───── TEXTO FORNECIDO
No dia ***** as 21h, dei entrada na emergencia do hospital quali ipanema, situado na Rua *****, *****, RJ, com a minha mãe, uma idosa de 82 anos com comorbidades como diabetes, hipertensão, caridiopatia e alzheimer. Ela estava apresentando um quadro de anêmia microcítica de evento agudo, com hemoglobina 5,6, e tão logo foi atendida a médica plantonista já indicou o encaminhamento para a transfusão de sangue e solicitou também uma colonoscopia para investigação da origem do sangramento que justificasse a queda da hemoglobina. A médica solicitou que a internação da minha mãe para a transfusão de sangue, o que a principio se daria no quarto, e o hospital recusou a mesma pois alegou que não havia quartos disponiveis para tal internação. Ao sair o exame de sangue coletado no hospital, a *****, solicitou a alteração da internação do quarto para o CTI, pois haviam outros marcadores no exame que deveriam ser acomanhados de perto por médicos. O hospital, novamente, alegou que não haviam vagas também no CTI para internação da minha mãe, que vale repetir, é uma idosa de 82 anos com comorbidades expressivas.
O hospital, então, solicitou a operadora Assim Saude, que atende a minha mãe, a transferencia dela para outro hospital. Aqui, vale destacar, que essa era a segunda vez em que eu procurei o hospital e eles alegaram não ter vaga para a internação da minha mãe (a primeira foi no final de abril desse mesmo ano).
──────────
## TAREFAS
[1] No relato sobre a internação da mãe no hospital, qual era o valor da hemoglobina dela?
[2] Dê continuidade ao relato sobre a internação da mãe no hospital, começando logo após a última frase apresentada.
───── TRECHO DOS DADOS
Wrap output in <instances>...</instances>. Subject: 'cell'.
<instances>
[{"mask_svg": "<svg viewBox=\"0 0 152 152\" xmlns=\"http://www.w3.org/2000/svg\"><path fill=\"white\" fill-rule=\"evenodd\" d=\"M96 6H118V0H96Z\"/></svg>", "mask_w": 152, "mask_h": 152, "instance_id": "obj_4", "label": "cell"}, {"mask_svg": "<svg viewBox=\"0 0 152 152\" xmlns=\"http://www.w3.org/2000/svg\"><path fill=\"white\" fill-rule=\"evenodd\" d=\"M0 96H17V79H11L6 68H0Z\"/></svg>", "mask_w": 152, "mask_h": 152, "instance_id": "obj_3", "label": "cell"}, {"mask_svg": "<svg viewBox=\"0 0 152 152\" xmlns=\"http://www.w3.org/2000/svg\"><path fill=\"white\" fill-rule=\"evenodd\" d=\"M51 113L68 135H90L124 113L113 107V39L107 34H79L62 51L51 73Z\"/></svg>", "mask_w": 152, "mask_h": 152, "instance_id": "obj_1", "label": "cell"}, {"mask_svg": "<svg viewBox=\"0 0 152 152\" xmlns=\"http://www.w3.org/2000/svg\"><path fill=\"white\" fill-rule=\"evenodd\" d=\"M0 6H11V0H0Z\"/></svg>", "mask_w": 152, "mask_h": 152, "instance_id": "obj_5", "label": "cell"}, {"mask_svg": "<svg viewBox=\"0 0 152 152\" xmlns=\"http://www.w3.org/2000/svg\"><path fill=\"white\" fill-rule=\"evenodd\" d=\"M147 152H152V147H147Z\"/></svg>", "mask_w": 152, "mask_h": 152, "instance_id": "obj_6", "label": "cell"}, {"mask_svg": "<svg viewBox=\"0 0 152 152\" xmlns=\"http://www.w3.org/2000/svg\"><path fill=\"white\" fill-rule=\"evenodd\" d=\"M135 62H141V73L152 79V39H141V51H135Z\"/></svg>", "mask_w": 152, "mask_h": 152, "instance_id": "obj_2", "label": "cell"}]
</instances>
──────────
## RESPOSTAS
[1] A hemoglobina estava em 5,6.

[2]
Porém, qual não foi a minha surpresa, ao observar que um jovem, de 20 anos, que entrou na emergencia após a minha mãe e estava lá sendo atendido e investigado, após algumas horas da nossa entrada e da recusa do hospital à internação da minha mãe, foi direcionado para a internaçaa, e, pasmem, conseguiu ser internado nesse mesmo hospital que minutos antes, recusou a internação de minha mãe. O jovem, surpreso por acompanhar todo o nosso drama, questionou o porque havia vaga para ele e a gente não havia conseguido, e eu estou até esse momento tentando entender a conduta do hospital. O que se sabe em detalhes é que o plano dele era Bradesco Saude e o da minha mãe assim e me parece que esse é o motivo do acolhimento da internação do mesmo e da recusa à internação da minha mãe.
Entendo que a o hospital infrigiu todas as normas abaixo e, portanto, estou, não só expondo essa situação aqui, como também, acionando o Ministério Publico, a ANS, o Conselho Nacional dos direitos da pessoa idosa:
Normas infrigidas:
Estatuto do Pessoa Idosa (Lei Federal n 10.741/2003): O artigo 96
Código de Defesa do Consumidor (Lei Federal n 8.078/1990): Artigo 39, inciso IX
Lei dos Planos de Saúde (Lei Federal n 9.656/1998): O Artigo 35-C
Resolução Normativa da ANS (RN n 428/2017).